With Laguarta stood SodaStream’s CEO since 2007, Daniel Birnbaum. An oddity among Israeli CEOs, Birnbaum is a marketing-savvy executive who does not shy away from political conflict. He is an outspoken critic of the religious encroachment upon public life seen in Israel in the past few years under Prime Minister Benjamin Netanyahu’s right-wing government. When LGBT protests exploded in Israel in July following a surrogacy bill that failed to extend the right of couples to use surrogate mothers to the country’s gay population, Birnbaum voiced unequivocal support. He has also spoken in the past against the Israeli government’s plan to deport some 40,000 refugees and asylum seekers.

“It’s important for me to show there is a possibility for co-existence, that we’re all equal,” Birnbaum told Calcalist. in 2014, following a campaign spearheaded by the Boycott, Divestment, Sanctions movement (BDS), SodaStream relocated its facility from a Jewish settlement in the West Bank to southern Israel, letting go some 500 Palestinian employees as a result. Attempts to secure work permits for 74 experienced Palestinian employees failed, and despite first threatening to halt production in the facility, the company recanted. Today SodaStream employs almost 1,900 people in Israel.

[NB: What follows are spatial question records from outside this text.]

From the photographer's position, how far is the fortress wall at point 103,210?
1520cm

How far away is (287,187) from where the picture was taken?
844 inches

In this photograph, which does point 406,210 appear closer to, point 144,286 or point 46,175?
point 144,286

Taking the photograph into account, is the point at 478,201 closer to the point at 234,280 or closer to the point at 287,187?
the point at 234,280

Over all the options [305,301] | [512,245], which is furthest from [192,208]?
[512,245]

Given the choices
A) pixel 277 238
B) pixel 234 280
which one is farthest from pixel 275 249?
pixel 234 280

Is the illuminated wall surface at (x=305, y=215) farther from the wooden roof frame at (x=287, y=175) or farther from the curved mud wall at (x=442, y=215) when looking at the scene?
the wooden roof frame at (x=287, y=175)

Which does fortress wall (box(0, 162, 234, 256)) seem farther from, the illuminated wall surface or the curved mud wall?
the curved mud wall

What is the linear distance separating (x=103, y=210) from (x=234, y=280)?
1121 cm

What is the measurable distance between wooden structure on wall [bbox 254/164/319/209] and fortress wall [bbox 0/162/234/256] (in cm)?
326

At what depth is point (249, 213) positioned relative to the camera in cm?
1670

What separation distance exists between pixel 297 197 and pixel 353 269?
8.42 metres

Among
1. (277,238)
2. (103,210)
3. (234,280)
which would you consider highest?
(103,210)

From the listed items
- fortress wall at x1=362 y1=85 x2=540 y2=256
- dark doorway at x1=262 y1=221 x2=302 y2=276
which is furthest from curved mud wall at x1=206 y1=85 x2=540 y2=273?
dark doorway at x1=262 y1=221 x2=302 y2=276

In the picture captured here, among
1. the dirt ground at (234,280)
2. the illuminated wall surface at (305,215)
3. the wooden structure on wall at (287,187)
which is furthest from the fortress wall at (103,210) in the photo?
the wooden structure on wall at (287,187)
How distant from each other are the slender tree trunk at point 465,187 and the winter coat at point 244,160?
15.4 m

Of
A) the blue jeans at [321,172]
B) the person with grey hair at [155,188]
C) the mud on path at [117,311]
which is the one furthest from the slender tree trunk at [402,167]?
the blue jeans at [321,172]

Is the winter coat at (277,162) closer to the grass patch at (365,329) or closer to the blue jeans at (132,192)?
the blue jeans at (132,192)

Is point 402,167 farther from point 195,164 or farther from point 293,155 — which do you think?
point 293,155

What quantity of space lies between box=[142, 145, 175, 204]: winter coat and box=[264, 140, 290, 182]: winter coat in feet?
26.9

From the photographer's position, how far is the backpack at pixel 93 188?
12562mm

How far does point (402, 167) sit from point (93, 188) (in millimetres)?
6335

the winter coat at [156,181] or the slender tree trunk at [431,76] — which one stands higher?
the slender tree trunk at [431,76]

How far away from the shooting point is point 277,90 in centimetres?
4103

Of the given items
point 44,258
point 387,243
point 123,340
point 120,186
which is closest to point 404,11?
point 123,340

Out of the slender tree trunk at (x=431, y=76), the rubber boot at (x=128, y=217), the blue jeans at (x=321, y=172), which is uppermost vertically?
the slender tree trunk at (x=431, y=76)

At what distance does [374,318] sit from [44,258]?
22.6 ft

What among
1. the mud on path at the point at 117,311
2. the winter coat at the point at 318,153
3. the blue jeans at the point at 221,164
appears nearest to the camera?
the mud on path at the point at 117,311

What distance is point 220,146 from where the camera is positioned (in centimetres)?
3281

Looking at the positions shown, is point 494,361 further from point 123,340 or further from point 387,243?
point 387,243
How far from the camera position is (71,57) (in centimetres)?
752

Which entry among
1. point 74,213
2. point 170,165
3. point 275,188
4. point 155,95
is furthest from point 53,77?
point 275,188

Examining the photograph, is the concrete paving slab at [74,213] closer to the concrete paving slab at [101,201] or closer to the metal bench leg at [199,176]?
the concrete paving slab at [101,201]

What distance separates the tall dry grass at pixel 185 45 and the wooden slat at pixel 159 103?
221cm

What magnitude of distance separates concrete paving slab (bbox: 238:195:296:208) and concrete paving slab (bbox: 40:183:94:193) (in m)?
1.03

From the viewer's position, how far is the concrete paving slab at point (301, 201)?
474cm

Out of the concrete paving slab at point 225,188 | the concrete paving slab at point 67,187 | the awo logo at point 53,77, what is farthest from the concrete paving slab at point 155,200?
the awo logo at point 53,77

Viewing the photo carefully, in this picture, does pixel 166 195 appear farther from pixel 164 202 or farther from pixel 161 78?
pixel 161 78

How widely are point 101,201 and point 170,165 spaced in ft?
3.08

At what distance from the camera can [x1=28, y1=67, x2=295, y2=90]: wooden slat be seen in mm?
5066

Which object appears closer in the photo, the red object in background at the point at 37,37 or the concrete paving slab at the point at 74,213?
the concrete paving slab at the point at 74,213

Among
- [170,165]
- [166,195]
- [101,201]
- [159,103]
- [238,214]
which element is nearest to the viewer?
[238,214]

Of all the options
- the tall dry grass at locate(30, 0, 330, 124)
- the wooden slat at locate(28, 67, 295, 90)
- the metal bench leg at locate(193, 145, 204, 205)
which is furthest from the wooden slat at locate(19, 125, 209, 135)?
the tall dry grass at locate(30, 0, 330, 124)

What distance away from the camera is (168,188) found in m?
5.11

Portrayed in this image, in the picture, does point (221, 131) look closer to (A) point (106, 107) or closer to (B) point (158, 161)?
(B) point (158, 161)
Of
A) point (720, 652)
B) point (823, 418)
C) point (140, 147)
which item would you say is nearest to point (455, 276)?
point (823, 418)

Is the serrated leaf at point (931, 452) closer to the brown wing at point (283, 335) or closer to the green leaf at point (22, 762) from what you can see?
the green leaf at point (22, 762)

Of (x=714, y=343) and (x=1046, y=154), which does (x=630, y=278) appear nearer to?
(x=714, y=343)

At a time when left-leaning views often give rise to accusations of anti-patriotism in Israel, Birnbaum has his own brand of country pride. He said the company represents Israel “with 70 million products a year branded with the Israeli flag.” Some of these bottles, he added, “make their way to households in countries that hate” Israel.

Birnbaum, who stands to make as much as $61 million off the deal when completed, calls the acquisition a vote of confidence in traditional Israeli industry. As part of the deal, PepsiCo has committed to keeping SodaStream’s manufacturing facilities in Israel for a 15-year period.

“I could’ve asked for more, but when a lot of Israeli companies fire employees within a year of being bought, it’s not usually done. We secured a job for thousands of families, it’s unusual. It’s a statement of commitment.”

Birnbaum has spoken out against both PepsiCo and Coca-Cola in the past, and SodaStream’s marketing strategy took direct aim at the leaders of an industry selling disposable plastic bottles. In an interview with Calcalist in 2013, he said that Pepsi and Cola could not buy SodaStream as they have an opposite business model. “We’re not looking for an exit, we’re looking to become mainstream,” he said at the time.

“I spoke mainly against Coca-Cola,” Birnbaum said Monday. “(PepsiCo) are bold enough to challenge their own industry, because that’s where the consumer is heading.” And SodaStream intends to keep its own identity as a subsidiary. At Pepsico, he said, he intends to remain “challenging.”

“That’s our job. I won’t start being polite just because of the acquisition,” he said.

What’s next for Birnbaum? As part of the acquisition, he has signed up to stay as at SodaStream for at least three years, though he isn’t ruling out staying longer. The stock cashout isn’t going to make him change his current lifestyle, he added.

“I’ve lived in the same house for the past 15 years. I drive the same car. Maybe I’ll upgrade my bicycle.”